1
                                                                    EXHIBIT 10.2

                              SUPERVISORY AGREEMENT

         This Supervisory Agreement (Agreement) is made and is effective this
26th day of July , 2001 (the Effective Date), by and between Metropolitan
Financial Corp., Inc. (the Holding Company) OTS Docket No. H-0229, a savings and
loan holding company, having its main office located at 22901 Millcreek
Boulevard, Highland Hills, Ohio, 44122, and the Office of Thrift Supervision
(OTS), an office within the United States Department of the Treasury, having its
principal executive offices located at 1700 G Street, N.W., Washington, D.C.
20552, acting through its Central Regional Director or his or her designee
(Regional Director). It is understood and agreed that this Agreement is a
"written agreement" entered into with OTS within the meaning of 12 U.S.C. secs.
1818(b)(1) and (i)(2).

         WHEREAS, the OTS is the primary Federal regulator of the Holding
Company; and

         WHEREAS, based on the Holding Company Report of Examination dated
December 27, 2000 (Report of Examination), the OTS is of the opinion that the
Holding Company has engaged in acts and practices that are considered to be
unsafe and unsound; and

         WHEREAS, the OTS is of the opinion that grounds exist for the
initiation of administrative proceedings against the Holding Company; and

         WHEREAS, the OTS is of the view that it is appropriate to take measures
intended to ensure that the Holding Company will engage in safe and sound
practices; and

         WHEREAS, the Holding Company, acting through its Board of Directors
(the Board), without admitting or denying any unsafe and unsound practices,
wishes to cooperate with the OTS and to evidence the intent to engage in safe
and sound practices.
□ □ □ □
What to produce:
Write the next part of the supervisory agreement above, starting after its final recital.

Saved entries:
□ □ □ □
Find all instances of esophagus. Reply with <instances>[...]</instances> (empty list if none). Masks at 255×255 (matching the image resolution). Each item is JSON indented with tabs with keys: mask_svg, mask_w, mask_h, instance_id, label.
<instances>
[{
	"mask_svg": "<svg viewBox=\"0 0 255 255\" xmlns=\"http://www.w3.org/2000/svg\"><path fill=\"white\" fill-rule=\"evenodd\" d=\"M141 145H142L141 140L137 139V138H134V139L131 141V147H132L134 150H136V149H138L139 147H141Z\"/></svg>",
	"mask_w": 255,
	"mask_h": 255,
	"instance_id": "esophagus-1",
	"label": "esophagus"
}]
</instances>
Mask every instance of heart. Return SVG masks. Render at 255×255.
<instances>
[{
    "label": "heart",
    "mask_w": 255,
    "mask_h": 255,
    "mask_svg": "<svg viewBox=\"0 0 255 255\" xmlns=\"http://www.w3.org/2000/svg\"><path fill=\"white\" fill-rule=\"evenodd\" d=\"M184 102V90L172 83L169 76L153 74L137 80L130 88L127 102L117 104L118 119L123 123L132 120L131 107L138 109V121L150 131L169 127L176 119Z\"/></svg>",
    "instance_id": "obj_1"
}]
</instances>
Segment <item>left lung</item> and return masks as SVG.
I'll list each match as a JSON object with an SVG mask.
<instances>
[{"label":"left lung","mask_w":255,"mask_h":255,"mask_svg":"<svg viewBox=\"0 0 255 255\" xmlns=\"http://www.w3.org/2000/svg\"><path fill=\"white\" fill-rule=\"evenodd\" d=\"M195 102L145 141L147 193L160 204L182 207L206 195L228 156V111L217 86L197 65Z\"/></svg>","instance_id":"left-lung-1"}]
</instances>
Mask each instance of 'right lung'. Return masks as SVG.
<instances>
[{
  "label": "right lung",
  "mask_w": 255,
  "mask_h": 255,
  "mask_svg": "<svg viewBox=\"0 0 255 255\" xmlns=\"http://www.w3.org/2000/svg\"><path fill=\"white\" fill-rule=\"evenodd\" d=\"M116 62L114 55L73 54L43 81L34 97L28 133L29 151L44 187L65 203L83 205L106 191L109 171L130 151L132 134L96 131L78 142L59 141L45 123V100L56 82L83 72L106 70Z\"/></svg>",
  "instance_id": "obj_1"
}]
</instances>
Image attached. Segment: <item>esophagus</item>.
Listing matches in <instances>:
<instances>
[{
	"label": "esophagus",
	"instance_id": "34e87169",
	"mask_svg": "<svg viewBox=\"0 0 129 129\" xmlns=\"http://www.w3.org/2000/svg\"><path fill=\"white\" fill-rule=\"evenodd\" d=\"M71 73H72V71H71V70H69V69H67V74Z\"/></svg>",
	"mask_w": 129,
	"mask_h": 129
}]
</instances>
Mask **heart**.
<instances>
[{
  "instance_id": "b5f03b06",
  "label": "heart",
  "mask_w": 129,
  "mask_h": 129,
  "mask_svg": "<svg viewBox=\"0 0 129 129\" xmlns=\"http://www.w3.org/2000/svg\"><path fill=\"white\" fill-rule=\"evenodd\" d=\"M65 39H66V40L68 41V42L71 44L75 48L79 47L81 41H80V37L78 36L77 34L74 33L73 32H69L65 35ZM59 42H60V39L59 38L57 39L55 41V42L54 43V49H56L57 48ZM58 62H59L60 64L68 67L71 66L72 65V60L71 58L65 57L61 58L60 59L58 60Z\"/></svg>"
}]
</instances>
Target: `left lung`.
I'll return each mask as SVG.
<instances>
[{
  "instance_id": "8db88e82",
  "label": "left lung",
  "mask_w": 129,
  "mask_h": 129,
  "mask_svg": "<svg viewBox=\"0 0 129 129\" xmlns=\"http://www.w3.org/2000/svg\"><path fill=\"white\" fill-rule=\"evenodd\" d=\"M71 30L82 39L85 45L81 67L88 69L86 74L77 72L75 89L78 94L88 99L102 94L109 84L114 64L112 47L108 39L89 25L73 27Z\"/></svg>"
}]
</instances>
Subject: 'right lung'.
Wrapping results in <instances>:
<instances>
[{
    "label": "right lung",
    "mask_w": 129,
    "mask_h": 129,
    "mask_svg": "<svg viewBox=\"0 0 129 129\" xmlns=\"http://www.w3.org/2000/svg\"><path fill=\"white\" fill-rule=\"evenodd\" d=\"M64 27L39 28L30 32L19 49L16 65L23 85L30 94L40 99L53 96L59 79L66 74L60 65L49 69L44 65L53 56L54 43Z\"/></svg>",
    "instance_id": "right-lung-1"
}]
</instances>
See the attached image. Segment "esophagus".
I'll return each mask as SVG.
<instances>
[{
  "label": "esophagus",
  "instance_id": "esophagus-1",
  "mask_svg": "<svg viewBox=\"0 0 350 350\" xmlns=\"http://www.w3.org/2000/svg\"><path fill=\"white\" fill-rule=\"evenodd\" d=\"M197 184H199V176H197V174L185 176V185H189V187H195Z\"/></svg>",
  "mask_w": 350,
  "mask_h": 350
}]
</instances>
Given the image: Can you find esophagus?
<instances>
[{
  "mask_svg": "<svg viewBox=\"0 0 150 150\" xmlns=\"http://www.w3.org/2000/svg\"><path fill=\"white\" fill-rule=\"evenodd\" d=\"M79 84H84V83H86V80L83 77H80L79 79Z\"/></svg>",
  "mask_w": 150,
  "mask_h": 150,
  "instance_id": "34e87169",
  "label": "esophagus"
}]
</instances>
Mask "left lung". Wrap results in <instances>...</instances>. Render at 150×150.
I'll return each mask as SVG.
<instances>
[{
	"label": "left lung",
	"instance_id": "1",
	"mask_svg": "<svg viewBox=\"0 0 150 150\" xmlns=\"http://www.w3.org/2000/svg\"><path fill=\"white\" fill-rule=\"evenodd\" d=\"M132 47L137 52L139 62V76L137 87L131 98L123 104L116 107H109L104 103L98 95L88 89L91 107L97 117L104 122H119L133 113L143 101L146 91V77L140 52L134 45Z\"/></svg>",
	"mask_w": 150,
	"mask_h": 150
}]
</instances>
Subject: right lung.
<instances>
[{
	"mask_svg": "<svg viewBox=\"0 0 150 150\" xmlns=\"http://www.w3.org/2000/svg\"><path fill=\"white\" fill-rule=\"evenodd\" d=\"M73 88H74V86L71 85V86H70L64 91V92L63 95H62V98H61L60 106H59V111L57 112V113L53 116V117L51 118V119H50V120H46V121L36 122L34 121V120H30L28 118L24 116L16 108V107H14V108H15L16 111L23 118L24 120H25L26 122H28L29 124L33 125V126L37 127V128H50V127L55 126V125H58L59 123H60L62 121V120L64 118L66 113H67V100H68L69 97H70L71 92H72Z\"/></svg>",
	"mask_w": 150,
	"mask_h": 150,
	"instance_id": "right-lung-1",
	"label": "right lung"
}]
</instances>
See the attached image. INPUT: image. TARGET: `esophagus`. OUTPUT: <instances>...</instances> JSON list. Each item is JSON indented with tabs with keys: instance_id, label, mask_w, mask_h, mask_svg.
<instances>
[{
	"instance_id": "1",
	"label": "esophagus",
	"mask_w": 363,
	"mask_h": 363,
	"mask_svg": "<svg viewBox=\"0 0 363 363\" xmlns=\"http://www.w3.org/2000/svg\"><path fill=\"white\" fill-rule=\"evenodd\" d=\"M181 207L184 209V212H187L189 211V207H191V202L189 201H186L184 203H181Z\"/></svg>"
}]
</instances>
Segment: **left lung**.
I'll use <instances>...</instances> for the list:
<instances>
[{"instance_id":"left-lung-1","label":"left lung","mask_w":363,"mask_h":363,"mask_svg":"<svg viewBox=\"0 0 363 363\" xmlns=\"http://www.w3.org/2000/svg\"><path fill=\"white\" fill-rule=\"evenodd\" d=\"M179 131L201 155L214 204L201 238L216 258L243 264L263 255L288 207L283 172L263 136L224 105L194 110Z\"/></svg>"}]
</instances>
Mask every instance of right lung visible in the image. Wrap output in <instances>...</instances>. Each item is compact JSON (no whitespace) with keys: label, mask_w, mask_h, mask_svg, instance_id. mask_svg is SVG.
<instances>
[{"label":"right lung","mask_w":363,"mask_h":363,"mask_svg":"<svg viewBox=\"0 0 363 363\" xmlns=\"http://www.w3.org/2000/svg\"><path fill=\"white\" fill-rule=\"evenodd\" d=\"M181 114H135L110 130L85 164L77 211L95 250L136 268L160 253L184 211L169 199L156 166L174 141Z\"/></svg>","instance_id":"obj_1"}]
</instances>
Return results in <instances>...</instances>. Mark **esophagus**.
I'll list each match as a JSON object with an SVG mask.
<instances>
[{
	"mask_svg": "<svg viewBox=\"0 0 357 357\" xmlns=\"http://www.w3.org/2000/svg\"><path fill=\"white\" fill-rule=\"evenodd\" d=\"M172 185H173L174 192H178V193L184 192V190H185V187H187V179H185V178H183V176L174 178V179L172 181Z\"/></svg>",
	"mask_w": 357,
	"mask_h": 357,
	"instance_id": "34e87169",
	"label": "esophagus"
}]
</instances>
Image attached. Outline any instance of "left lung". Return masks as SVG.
□ □ □ □
Reply to the exercise:
         NOW THEREFORE, in consideration of the above premises and the mutual
undertakings set forth herein, the parties hereto agree as follows:

                                     CAPITAL
                                     -------

(1) Capital Plan
    ------------

         A. By September 28, 2001, the Holding Company shall prepare and adopt a
plan for raising additional capital without increasing the Holding Company's
debt payments or the need for dividends from Metropolitan Bank and Trust





   2



Company ("Plan"). The Plan shall describe the various strategies considered and
the Board's rationale regarding which method of raising capital will be pursued,
the amount of capital to be raised, and a timeframe for infusing the capital
into the Holding Company by December 31 2001.

         B. Within five (5) calendar days following its adoption, the Plan shall
be submitted to the Regional Director for review and non-objection.

         C. After review and non-objection by the Regional Director, the Board
shall implement the Plan and adhere to it in all respects.

         D. Any proposed major deviations from or material changes to the Plan
shall be submitted to the Regional Director at least thirty (30) calendar days
prior to such changes for review and non-objection. If no objection or request
for additional information is received by the Holding Company within five (5)
days following the expiration of such thirty (30) day period, the Holding
Company may go forward with the proposed deviation or change.

         E. On a quarterly basis, beginning with the first calendar quarter
after adoption of the Plan, the Board shall review the progress of the Holding
Company in following the strategies and timeframes set forth in the Plan and
provide a written analysis detailing the actual progress against the projections
in the Plan. This written analysis, detailing any variances, shall be provided
to the Regional Director within sixty (60) calendar days following the close of
each calendar quarter. Minutes of Board and committee meetings shall document
the deliberations, actions, and decisions regarding the analysis.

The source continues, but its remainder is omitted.